Friday, June 20, 2014
Remembering Ayofemi, Remember Why
Ayofemi Folayan passed away recently. She was my first writing teacher, and I owe her a tremendous amount of gratitude. In the early 1990's, I was a few years out of acting school, and not acting. Creativity had always been a strong tool in dealing with the world, and I needed to be creative. As any actor will you, you're never acting enough and you're usually waiting for someone's permission to act.
I started her writing workshop, a space she had for LGBT people of color. She wanted space for young writers to say whatever they wanted to say. She encouraged writing exploring issues of being a double minority. I had been in creative spaces before--I had a degree in Theatre. However, her class was different. She asked us to travel deeply within ourselves, uncork our thoughts on truly difficult themes: racism, homophobia, immigration. She helped me become a person who could comfortably speak my mind--with tact and generosity. She helped developed my Voice.

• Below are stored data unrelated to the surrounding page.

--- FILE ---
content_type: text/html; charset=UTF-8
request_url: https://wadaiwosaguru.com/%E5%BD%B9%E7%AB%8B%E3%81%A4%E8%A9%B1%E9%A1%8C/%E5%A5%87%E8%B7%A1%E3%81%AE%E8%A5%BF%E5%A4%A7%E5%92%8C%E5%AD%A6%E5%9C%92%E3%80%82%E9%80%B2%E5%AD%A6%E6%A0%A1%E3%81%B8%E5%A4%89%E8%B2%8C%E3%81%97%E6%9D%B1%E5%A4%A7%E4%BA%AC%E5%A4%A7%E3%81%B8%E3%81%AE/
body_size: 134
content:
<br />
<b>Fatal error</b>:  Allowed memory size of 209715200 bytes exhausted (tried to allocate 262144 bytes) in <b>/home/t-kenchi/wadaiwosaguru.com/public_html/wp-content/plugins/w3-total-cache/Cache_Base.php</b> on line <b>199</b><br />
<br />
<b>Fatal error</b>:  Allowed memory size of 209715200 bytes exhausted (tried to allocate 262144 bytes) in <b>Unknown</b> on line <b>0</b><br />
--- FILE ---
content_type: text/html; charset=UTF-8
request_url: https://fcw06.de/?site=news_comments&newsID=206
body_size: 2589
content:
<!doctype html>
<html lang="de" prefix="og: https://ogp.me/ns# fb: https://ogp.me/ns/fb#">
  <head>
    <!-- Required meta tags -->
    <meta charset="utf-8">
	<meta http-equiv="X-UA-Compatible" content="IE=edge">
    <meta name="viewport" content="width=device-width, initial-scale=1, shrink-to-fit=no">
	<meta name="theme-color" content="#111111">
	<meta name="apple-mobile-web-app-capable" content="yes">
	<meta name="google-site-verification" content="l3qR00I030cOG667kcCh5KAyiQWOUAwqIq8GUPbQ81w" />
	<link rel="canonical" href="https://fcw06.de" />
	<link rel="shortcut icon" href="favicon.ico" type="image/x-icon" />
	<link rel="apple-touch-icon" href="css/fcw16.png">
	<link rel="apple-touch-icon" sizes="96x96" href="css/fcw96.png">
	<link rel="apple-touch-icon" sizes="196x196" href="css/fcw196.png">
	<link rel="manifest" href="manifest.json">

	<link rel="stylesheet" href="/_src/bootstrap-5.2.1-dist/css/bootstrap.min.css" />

One day, she said she was selling her computer for a newer one. I bought it. And still have it. I typed out stories on this old clunker. I dug it out to look at it and remember my joy of writing in the first place.
It's been twenty years, and I may have become a little jaded. I'm being asked to consider "the market" when I write. Can I sell whatever story I'm writing. I must confess I had been having some frustration with my current novel. I feel like my Voice had been muddled. I'd been choking on what to say.
With Ayofemi's passing, I'm reminded as to why I started writing. I wanted to do something honest and true. I wanted to put something out in the world that was valuable. I wanted to be the kind of writer Ayofemi would have been proud of. And I still do.
Thank you, Ayofemi, for your service.